Exercise data:

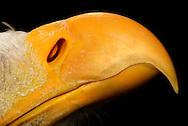 """""""Aquiline nose"""", hooked beak of bald eagle (Haliaeetus leucocephalus) with nostrils. The beak is distinguished by its striking yellow stain, which also includes the featherless area at the base of the beak in the nose area (called skin of wax or nose skin). The yellow stain has probably signal character, in which it displays the sexual maturity to other individuals. Birds have long been considered Mikrosmatiker,  animals whose sense of smell is of minor importance (as opposed to Makrosmatiker ). Also, the olfactory bulb is not very strongly formed. Today it is known that some species, for example Vultures have a keen sense of smell. The knowledge about the smell of birds has been very low. Bird of prey center of Schleswig-Holstein, Daldorf, Germany. / """"Adlernase"""", Hakenschnabel von Weisskopfseeadler (Haliaeetus leucocephalus) mit Nasenoeffnungen. Der Schnabel zeichnet sich durch seine auffallend gelbe Faerbung aus, die auch den ungefiederten Bereich an der Schnabelbasis in der Nasengegend (die sog. Wachshaut oder Nasenhaut) umfasst. Die gelbe Faerbung hat wohl Signalcharakter, in dem sie anderen Individuen die Geschlechtsreife anzeigt. Voegel galten lange Zeit als Mikrosmatiker, also Lebewesen, deren Geruchssinn von eher untergeordneter Bedeutung ist (im Gegensatz zu Makrosmatikern). Auch das Riechhirn ist nicht sehr stark ausgebildet. Heute ist bekannt, dass einige Arten, z.B. Geier, ein ausgepraegtes Geruchsvermoegen besitzen. Das Wissen ueber den Geruchssinn von Voegeln ist bisher sehr gering. Greifvogelzentrum Schleswig-Holstein, Daldorf, Deutschland."""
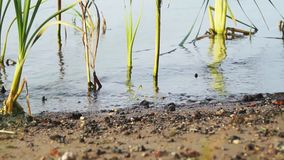 Water surface on the river between the reeds and the sandy shore on a summer day. The surface of the water on the river between the reeds, a place for stock footage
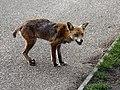 City of London Cemetery, Newham, London England - fox 03.jpg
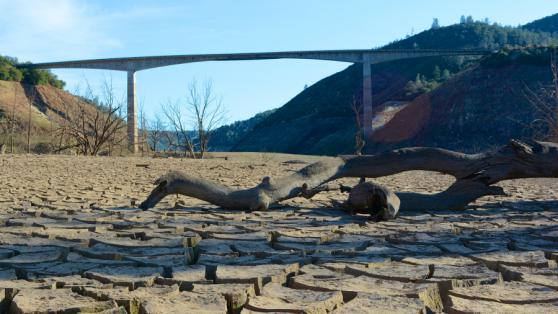 El avance de la desertificación II: los millonarios subsidios de riego a agroexportadoras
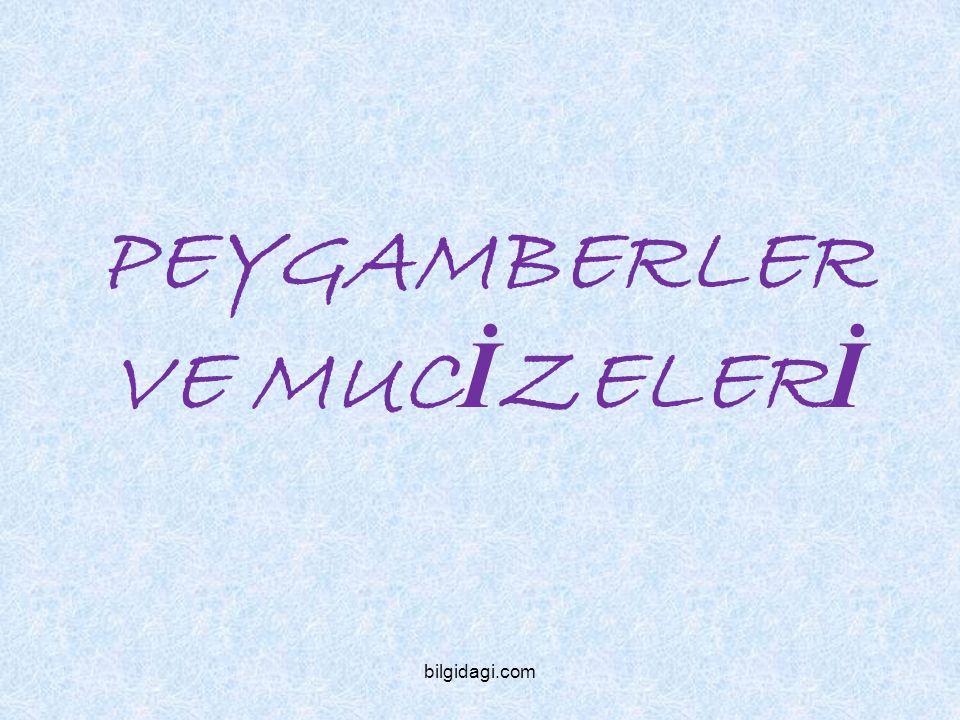PEYGAMBERLER VE MUCİZELERİ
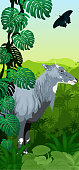 Vector Jungle rainforest vertical baner with male nilgai - blue bull and butterfly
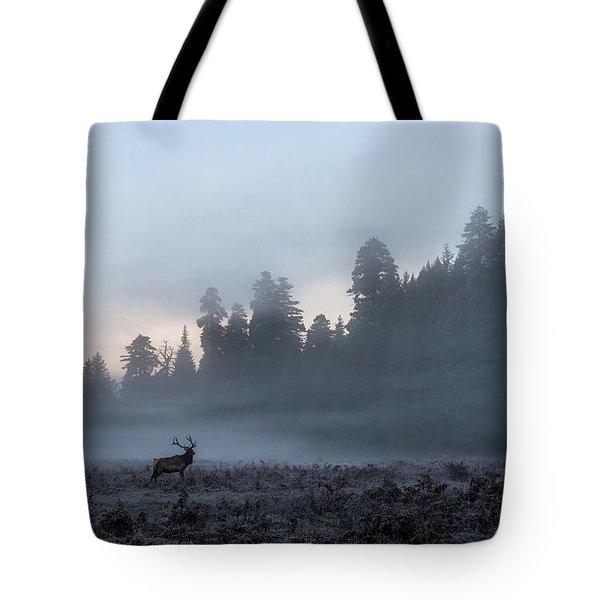 Mystic Elk Tote Bag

Problem to work on:
Find the line containing "PEYGAMBERLER VE MUCİZELERİ" in the records above and restate it, and each line after it through the end, word for word, dropping the pictures.

Response for this exercise:
PEYGAMBERLER VE MUCİZELERİ
 Vector Jungle rainforest vertical baner with male nilgai - blue bull and butterfly
 Mystic Elk Tote Bag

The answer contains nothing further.